ТЕКСТ ДЛЯ ЧТЕНИЯ ▸
-=-=-=-=-
В ту ночь мы плохо спали. Утром, не сказав ни слова, я отправился в городской совет и оставил там заявление о том, что 100 тыс. руб. передаю на ремонт Дома пионеров. Оттуда зашел на почту и отправил телеграмму в Комитет по Сталинским премиям.

Не знаю, кто-то сообщил об этом в "Литературную газету". От главного редактора я получил такую телеграмму: "Дорогой Семен Петрович! Коллектив "Литературной газеты" высоко оценивает ваш благородный поступок, вашу завидную щедрость. К сожалению, мы не можем опубликовать в "Литературке" о передаче вами Сталинской премии на восстановление Дома пионеров, чтобы сам этот акт не стал прецедентом для других лауреатов. Желаю успеха. Искренне ваш Константин Симонов".

Телеграмма меня нисколько не удивила. Своя рубашка, как известно, всегда ближе к телу. Я понял, что Константин Михайлович, четырежды лауреат Сталинских премий, сам испугался прецедента. И напрасно. Ему казалось, что после обнародования в "Литгазете" моего поступка все лауреаты вдруг выстроятся в очередь возле Комитета по Сталинским премиям, чтобы побыстрее отдать свои награды на благо народа. Никакой очереди, разумеется, не было, и напрасно Константин Симонов так боялся прецедента, так как редко какая жена лауреата могла поступить так, как моя бекорыстная, стыдливая Самарка. И телеграмму надо было присылать не мне, а той девчушке, которая еще ребенком приехала с Волги к нам на Кубань.

Молчание

Четвертая книжка "Октября" давно лежала на моем письменном столе. Прошло больше трех месяцев, а в печати о "Кавалере Золотой звезды" ни слова. В доме - ни одного звонка.

Молчание казалось странным и непонятным. Газеты, радио словно воды в рот набрали. Или сговорились молчать? Почему? Если нельзя похвалить новый роман, то поругали бы. Все было бы легче. Пусть бы люди знали, что есть на свете "Кавалер Золотой звезды" и есть Семен Бабаевский. Нет! Молчок! Ничего не говорила "Правда". Словно онемела "Литературная газета". Пришло короткое письмо от Федора Панферова. О молчании ни слова. В конце письма прочитал: "Был большой разговор о литературе. Он сказал: "Вот, ни слова о патриотизме, а вся книга дышит патриотизмом". Поздравляю. Уверен - получишь лауреата". И все. Занятый другими мыслями, из письма Панферова я тогда не понял, где шел большой разговор о литературе? Кто - "Он сказал"? И почему Федор Иванович был так уверен, что я получу премию?

Теперь с годами поумнел, набрался житейской смекалки, могу безошибочно сказать, о чем мне писал Федор Панферов. Если расшифровать загадочные, почти телеграфные слова Федора Ивановича, то их следовало бы прочитать так: "У Сталина состоялся большой разговор о литературе. Сталин сказал: "Вот "Кавалер Золотой звезды", в нем ни слова не сказано о патриотизме, а вся книга дышит патриотизмом". Поздравляю. После такой оценки твоего романа Сталиным я ручаюсь, что ты получишь лауреата".
-=-=-=-=-
ПОЛУЧЕННЫЕ ЗАПИСИ ▸
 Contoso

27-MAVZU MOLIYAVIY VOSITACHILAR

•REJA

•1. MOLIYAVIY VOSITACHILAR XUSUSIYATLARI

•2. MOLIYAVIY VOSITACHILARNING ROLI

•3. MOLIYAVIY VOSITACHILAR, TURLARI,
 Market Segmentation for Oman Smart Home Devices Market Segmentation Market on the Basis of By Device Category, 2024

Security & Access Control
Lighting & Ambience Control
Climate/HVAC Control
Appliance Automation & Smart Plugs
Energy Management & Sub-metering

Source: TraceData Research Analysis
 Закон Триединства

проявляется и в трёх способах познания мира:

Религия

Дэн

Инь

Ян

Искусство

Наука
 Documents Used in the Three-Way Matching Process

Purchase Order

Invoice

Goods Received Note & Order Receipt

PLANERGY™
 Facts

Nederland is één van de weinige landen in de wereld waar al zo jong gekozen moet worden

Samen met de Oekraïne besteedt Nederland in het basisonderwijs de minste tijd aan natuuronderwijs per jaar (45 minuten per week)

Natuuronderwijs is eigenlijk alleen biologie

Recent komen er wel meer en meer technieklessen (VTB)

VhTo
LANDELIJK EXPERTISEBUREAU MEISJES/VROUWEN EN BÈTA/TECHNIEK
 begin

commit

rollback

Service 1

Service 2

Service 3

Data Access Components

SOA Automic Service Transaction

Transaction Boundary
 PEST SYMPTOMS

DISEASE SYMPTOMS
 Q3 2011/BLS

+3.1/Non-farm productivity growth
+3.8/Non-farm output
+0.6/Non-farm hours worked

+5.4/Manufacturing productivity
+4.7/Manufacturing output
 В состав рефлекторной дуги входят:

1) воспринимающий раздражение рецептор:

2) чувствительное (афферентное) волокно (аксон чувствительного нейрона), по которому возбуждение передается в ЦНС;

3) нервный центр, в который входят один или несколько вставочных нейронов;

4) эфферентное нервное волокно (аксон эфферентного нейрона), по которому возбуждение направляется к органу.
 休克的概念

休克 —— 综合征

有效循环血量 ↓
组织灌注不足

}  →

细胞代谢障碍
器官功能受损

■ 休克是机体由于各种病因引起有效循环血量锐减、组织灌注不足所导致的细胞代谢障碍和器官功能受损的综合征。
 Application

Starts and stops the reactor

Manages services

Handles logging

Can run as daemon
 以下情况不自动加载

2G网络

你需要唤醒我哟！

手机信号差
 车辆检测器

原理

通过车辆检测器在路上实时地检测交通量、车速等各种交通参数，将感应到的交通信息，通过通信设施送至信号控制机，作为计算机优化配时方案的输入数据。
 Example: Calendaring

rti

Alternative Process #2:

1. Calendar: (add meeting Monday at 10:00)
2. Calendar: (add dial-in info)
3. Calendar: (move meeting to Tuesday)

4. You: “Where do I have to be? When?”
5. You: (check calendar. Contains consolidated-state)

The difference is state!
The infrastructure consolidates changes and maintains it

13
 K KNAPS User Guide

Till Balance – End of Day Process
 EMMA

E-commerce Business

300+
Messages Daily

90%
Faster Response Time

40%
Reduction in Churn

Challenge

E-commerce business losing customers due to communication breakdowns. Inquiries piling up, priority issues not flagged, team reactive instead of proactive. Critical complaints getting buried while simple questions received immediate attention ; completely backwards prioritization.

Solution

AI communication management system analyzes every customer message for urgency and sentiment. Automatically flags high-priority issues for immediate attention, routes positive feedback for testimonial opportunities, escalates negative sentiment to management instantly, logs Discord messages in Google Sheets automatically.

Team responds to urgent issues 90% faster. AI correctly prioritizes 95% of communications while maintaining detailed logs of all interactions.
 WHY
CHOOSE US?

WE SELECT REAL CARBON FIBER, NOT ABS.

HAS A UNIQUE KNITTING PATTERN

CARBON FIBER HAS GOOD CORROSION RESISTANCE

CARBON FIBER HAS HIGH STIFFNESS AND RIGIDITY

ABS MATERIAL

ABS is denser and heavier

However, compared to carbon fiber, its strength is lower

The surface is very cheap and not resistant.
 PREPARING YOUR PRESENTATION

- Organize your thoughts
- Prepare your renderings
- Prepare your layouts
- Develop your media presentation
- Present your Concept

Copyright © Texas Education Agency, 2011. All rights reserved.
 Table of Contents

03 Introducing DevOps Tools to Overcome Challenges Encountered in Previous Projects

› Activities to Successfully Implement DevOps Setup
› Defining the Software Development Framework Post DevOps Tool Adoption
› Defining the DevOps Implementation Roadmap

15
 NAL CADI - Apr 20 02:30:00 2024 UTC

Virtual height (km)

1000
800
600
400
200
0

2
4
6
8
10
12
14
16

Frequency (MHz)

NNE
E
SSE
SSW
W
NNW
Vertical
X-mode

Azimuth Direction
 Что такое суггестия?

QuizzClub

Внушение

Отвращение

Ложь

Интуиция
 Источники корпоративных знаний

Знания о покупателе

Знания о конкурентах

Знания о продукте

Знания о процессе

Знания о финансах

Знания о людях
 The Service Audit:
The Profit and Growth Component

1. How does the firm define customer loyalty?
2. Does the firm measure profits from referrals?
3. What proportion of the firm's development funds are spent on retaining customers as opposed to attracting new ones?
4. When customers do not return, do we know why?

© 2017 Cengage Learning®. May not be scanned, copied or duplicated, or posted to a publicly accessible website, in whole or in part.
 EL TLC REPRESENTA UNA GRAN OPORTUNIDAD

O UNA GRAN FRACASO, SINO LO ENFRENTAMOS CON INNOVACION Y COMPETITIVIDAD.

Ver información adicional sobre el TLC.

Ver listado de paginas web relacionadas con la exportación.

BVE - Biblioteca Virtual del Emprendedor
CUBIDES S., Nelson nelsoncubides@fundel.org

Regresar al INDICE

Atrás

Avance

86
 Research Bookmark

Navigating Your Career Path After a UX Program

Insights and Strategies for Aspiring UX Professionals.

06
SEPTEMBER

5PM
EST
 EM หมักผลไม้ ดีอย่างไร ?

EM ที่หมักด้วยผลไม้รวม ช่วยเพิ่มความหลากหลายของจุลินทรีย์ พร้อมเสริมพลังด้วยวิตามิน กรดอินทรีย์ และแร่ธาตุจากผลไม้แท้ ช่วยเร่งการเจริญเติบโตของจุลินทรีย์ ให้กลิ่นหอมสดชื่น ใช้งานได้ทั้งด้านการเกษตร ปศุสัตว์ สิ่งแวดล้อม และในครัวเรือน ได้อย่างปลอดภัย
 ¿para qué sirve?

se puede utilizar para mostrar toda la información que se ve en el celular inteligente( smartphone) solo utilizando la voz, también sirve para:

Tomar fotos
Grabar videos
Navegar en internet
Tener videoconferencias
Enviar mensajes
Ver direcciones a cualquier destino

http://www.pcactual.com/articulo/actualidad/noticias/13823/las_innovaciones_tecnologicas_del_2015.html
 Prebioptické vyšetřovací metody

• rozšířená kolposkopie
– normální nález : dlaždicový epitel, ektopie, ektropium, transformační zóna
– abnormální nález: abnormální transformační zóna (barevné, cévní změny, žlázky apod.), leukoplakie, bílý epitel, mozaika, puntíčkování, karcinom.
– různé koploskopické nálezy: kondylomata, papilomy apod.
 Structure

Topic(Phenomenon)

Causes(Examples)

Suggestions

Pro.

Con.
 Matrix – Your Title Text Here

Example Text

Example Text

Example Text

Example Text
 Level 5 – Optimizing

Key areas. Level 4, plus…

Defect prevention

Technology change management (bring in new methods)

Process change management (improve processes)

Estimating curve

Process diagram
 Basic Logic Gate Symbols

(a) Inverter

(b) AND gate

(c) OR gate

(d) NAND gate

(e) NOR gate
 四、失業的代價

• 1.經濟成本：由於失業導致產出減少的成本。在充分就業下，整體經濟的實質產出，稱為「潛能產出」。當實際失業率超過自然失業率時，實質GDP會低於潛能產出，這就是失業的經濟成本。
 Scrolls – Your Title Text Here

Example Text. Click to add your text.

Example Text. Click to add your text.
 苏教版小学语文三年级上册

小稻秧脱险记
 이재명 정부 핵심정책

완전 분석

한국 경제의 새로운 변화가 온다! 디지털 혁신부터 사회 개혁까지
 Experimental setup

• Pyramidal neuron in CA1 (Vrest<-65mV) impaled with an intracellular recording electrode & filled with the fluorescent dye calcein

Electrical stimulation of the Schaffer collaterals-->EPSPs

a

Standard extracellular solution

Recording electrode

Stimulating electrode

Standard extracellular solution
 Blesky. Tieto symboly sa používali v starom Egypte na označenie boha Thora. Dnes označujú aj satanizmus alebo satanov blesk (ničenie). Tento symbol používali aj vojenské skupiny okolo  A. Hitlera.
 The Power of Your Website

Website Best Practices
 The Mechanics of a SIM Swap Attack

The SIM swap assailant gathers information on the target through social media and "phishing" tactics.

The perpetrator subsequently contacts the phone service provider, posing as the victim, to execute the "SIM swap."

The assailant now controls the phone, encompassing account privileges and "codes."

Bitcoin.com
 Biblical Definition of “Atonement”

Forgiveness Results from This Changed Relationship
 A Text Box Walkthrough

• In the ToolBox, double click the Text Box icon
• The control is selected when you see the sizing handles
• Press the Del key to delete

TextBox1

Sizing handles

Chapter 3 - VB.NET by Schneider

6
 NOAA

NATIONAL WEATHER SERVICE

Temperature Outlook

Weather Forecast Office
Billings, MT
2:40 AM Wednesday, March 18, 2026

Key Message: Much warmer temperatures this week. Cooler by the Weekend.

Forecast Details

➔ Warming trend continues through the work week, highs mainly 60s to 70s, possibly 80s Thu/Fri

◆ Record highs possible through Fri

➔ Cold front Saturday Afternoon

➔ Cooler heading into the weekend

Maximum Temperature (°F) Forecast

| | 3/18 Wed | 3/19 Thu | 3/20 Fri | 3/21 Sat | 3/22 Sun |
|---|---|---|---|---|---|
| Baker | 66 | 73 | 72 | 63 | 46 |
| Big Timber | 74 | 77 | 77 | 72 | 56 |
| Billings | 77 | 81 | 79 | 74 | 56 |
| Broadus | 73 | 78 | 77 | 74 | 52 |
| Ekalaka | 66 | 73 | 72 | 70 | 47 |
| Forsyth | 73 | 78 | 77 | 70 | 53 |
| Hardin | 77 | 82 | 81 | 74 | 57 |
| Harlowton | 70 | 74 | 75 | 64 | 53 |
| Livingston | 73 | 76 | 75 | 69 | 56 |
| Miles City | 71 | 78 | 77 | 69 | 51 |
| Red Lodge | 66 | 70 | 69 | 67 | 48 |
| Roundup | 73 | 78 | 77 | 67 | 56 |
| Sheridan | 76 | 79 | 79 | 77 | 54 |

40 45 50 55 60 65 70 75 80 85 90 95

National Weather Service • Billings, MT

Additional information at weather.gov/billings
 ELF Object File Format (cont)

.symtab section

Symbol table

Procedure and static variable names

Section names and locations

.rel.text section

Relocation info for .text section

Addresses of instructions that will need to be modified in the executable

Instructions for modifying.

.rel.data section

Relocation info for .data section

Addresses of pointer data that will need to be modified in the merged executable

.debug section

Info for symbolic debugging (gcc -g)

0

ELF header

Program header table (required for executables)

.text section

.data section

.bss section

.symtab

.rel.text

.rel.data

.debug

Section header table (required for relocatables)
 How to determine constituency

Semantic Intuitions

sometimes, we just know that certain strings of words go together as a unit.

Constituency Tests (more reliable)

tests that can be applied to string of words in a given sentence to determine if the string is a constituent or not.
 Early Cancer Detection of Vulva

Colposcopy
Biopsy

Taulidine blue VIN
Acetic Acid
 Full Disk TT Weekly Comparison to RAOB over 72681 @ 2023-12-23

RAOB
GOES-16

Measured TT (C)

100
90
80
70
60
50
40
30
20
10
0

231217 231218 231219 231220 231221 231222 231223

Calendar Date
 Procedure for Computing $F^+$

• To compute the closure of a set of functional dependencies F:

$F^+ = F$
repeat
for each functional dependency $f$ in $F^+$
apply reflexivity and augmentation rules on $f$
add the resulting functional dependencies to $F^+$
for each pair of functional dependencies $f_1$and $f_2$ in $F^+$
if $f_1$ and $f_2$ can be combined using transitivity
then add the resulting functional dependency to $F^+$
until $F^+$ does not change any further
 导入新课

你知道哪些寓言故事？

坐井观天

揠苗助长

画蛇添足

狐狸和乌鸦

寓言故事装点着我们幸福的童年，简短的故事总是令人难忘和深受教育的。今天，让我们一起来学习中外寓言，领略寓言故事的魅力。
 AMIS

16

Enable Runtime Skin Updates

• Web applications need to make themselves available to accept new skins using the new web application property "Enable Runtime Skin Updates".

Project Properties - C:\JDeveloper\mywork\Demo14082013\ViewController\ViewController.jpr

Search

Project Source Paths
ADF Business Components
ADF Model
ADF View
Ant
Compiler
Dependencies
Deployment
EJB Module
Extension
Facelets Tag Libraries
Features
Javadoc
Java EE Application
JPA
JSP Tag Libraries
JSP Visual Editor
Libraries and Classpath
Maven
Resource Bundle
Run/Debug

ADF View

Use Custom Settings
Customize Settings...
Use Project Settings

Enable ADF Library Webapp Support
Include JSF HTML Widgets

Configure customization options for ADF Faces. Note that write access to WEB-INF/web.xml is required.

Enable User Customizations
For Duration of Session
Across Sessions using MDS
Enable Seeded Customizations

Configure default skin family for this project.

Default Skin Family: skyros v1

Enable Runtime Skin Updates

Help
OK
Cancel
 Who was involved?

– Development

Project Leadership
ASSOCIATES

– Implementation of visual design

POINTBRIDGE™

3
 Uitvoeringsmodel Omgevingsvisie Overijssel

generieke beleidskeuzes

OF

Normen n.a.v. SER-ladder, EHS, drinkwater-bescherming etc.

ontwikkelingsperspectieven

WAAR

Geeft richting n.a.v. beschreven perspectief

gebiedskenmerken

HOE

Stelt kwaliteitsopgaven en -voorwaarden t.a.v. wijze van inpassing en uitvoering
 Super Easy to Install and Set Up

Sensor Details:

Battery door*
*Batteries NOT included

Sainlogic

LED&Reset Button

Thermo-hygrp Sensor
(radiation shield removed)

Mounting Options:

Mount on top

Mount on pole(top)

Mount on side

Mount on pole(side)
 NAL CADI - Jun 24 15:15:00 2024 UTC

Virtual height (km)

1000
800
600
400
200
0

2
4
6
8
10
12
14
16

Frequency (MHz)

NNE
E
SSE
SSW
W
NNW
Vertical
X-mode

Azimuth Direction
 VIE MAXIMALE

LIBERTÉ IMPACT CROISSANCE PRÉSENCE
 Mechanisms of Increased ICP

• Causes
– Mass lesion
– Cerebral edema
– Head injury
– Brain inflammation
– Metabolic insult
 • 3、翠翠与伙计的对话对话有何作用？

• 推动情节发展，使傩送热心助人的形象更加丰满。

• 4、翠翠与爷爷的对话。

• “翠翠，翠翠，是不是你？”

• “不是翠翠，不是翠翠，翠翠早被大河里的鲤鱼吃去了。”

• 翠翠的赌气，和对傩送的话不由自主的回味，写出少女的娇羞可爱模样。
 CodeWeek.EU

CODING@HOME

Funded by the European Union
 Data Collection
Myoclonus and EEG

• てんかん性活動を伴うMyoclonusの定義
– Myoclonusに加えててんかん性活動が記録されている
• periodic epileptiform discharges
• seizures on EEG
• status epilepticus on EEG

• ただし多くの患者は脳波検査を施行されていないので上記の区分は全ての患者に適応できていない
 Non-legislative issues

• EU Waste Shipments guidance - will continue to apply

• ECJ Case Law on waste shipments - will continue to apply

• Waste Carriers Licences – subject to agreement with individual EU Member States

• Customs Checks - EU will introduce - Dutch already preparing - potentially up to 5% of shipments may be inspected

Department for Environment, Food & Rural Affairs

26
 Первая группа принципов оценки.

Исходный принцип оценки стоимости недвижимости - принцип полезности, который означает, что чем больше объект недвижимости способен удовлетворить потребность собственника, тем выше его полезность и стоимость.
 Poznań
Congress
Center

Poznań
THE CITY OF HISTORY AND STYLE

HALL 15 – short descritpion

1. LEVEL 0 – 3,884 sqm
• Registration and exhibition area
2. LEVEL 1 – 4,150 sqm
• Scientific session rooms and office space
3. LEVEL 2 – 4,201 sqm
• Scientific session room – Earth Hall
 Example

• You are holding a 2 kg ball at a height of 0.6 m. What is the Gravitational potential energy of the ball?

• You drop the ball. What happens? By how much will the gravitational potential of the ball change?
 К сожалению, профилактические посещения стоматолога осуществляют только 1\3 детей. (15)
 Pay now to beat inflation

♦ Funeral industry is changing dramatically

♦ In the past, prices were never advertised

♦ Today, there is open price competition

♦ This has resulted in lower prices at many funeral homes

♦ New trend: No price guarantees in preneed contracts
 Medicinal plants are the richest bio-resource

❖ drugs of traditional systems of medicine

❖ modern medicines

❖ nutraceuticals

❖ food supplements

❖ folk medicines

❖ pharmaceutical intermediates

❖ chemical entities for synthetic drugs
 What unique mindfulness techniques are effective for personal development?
-=-=-=-=-
ЧТО СДЕЛАТЬ ▸
Продолжите воспоминания о романе «Кавалер Золотой звезды» и Сталинской премии, начав сразу после последнего предложения. Записи никак не связаны с воспоминаниями.

РЕЗУЛЬТАТ ▸
При личной встрече узнал от Федора Ивановича правду о том, почему так долго не было отзывов на "Кавалера". Оказывается, все те месяцы, когда на моем столе лежал четвертый номер "Октября", на столе главного редактора "Правды" Льва Захаровича Мехлиса покоились две статьи о моем романе. Обе написаны штатными сотрудниками газеты - Александром Колосковым и Иваном Рябовым. Одна статья резко отрицательная, другая - резко положительная. Сотрудник отдела культуры "Правды" Александр Колосков с таким странием раскритиковал "Кавалера", что от него не осталось живого места. Разъездной спецкор "Правды" Иван Рябов, напротив, так старательно и так высоко оценил того же "Кавалера", как никто еще не оценивал мои литературные достоинства и мои книги.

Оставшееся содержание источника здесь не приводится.